What Starhawk did felt so… Right.
It wasn’t. Starhawk was wrong. Wrong from a practical standpoint because she didn’t understand the real need for power. Not the spiritual power that she often spoke of, but the power to light and heat her home, and the price of that power when there isn’t enough to go around. But she was also wrong from a moral standpoint.
What Starhawk didn’t see was the price of [potentially] shutting down the biggest power generator in California. That price is paid by the poor. They are the least able to afford high electricity costs. [Not to mention inflation.] Pagans can’t make any claims to compassion if we are more concerned about nature than we are about people. Religion and spirituality are supposed to be bigger than polyticks. Religion shouldn’t be an ideology. The desire to live in harmony with nature is good. But how we get there matters. Being in harmony with nature shouldn’t mean causing harm to other humans.

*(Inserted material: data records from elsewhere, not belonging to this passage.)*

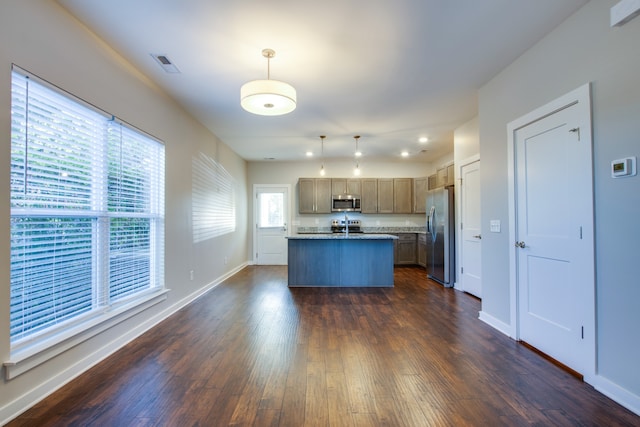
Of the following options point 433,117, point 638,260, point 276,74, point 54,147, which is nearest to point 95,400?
point 54,147

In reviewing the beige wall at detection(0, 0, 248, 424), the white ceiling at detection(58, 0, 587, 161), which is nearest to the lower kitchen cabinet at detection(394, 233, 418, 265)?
the white ceiling at detection(58, 0, 587, 161)

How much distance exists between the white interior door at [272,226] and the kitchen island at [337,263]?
7.75 feet

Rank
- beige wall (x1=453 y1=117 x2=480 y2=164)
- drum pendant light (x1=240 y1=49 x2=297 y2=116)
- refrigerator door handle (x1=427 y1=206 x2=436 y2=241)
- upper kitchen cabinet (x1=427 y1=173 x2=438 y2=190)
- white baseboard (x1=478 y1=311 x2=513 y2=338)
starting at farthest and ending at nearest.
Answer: upper kitchen cabinet (x1=427 y1=173 x2=438 y2=190) → refrigerator door handle (x1=427 y1=206 x2=436 y2=241) → beige wall (x1=453 y1=117 x2=480 y2=164) → white baseboard (x1=478 y1=311 x2=513 y2=338) → drum pendant light (x1=240 y1=49 x2=297 y2=116)

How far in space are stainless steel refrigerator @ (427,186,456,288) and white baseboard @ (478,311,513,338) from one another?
1.66m

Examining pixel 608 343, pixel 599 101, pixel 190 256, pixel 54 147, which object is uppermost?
pixel 599 101

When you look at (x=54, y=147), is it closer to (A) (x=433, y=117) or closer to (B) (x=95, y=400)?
(B) (x=95, y=400)

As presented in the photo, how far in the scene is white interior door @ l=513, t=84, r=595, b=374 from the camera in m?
2.06

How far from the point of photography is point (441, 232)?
5160 mm

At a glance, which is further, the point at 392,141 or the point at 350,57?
the point at 392,141

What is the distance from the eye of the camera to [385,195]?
7.17 meters

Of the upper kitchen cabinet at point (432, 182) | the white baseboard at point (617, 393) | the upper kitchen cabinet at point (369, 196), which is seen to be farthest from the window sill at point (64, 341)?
the upper kitchen cabinet at point (432, 182)

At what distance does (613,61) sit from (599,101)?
0.25 metres

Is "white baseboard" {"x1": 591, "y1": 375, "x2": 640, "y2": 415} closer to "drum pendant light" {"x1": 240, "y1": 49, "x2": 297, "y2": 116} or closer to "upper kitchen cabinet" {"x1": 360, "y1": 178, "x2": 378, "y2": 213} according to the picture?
"drum pendant light" {"x1": 240, "y1": 49, "x2": 297, "y2": 116}

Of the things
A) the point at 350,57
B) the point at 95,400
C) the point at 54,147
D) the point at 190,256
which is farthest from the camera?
the point at 190,256
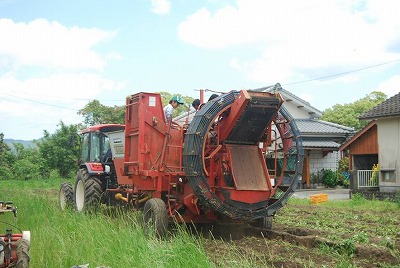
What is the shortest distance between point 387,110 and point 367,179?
313cm

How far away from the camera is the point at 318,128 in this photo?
3139cm

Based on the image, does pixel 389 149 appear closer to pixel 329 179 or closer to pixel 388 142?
pixel 388 142

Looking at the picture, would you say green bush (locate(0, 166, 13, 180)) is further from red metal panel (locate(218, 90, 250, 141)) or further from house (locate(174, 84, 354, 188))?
red metal panel (locate(218, 90, 250, 141))

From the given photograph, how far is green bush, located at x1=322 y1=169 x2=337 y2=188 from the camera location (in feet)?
101

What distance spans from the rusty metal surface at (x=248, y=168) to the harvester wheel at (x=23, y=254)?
13.3ft

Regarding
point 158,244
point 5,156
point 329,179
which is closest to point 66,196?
point 158,244

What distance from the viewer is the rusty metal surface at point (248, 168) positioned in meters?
9.30

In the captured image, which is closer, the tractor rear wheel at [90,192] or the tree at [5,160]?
the tractor rear wheel at [90,192]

Humans are not ‘bad for the planet.’ We cannot be separate from nature because we evolved here. [If you think we were dropped here, rather than evolving you may not be my audience.] If we make messes, we’re [mostly] capable of cleaning them up. The messes we can’t fix right now will likely be fixable later when we have more skill, wealth, and knowledge. [I hope someday we can clean and refill the Aral Sea.] But more to the point, Earth - and her other residents - have been here much longer than us. Whatever mess we might make, everything we know could be wiped away in a heartbeat by an asteroid or a super volcano. We shouldn’t overestimate our influence. At the moment, she’s our only home and we should respect existing natural systems and have humility about what we don’t know, but that has to be balanced with human needs.

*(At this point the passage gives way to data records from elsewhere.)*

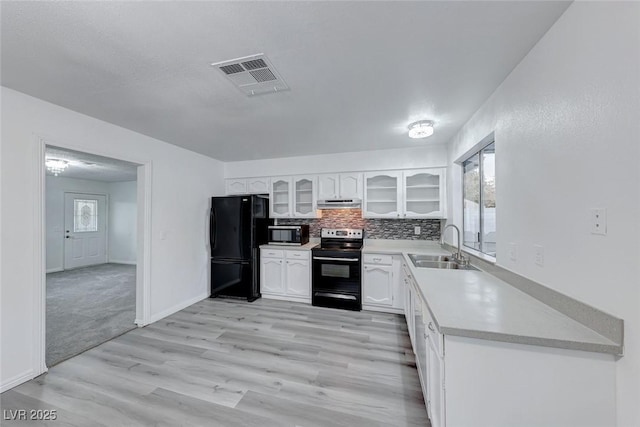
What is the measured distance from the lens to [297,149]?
3783mm

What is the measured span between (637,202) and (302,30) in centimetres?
163

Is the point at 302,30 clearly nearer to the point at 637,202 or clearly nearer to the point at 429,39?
the point at 429,39

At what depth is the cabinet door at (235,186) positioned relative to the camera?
454 cm

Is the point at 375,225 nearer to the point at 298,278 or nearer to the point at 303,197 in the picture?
the point at 303,197

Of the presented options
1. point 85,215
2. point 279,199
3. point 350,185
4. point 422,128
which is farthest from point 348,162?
point 85,215

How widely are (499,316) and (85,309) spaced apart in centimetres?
499

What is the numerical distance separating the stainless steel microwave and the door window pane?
5787 millimetres

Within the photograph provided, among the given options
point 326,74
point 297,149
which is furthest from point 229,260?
point 326,74

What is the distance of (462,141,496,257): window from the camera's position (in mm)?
2366

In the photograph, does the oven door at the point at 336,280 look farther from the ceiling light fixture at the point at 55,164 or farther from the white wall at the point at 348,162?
the ceiling light fixture at the point at 55,164

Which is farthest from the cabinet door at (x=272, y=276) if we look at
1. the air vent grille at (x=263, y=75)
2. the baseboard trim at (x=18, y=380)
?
the air vent grille at (x=263, y=75)

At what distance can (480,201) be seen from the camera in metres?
2.62

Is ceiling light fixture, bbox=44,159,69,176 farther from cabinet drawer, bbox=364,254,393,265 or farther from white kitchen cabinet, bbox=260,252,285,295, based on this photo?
cabinet drawer, bbox=364,254,393,265

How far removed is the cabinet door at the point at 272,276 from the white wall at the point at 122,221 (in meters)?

Do the gods really want us to die out? Or to live in greater poverty? I don’t believe that.
Starhawk was hugely influential among Pagans. She claimed to use magic to stop the opening of Diablo Canyon. She didn’t. Diablo Canyon is the only remaining nuclear plant in California. The plans to shut it down this year were nixed when California Independent System Operator (CAISO) warned that when the plant closes the state will reach a "critical inflection point.” The already unstable California grid would become impossible to maintain.
Diablo Canyon - the largest power plant in the state - will remain open until 2035, because by then, <sarcasm> surely, there will be enough solar panels and wind turbines to power the whole state. [Which might be true if CA keeps losing residents at the same rate.] </sarcasm>
Like me, Starhawk was working from ideology instead of a complete story about our place in the world and what we should be doing here. Humility is warranted. Our world is terribly complex and the answers aren’t nearly as obvious as politicians [or other advocates,] might claim. Polyticks is transient. The trouble is that politicians are very good at framing any issue as a potentially life-threatening problem. It’s a great way to get attention, votes, and funding. But declaring an environmental [or any other] situation an existential crisis doesn’t mean that’s true, even if they believe it [I’m sure some do.]
Substituting transitory political messages for religious values is a mistake. Who we have as elected [or unelected] officials is by no means eternal. If I’d been more focused on fixing myself, more focused on gaining competence in the world, Starhawk and her approach to magic might have seemed less appealing.
There’s a place for magic in our practices. It starts with using it on ourselves. Maybe it should end there.
Selina Rifkin, M.S. [Nutrition], LMT, has been to Hades in a handbasket. More than once. This has given her some opinions. She has direct communication with her gods and they’ve always given her answers when she asks. Like most of her generation [X] she’s okay with snark. Most days she tries for good writing. But the snark, and side comments creep in. Be warned.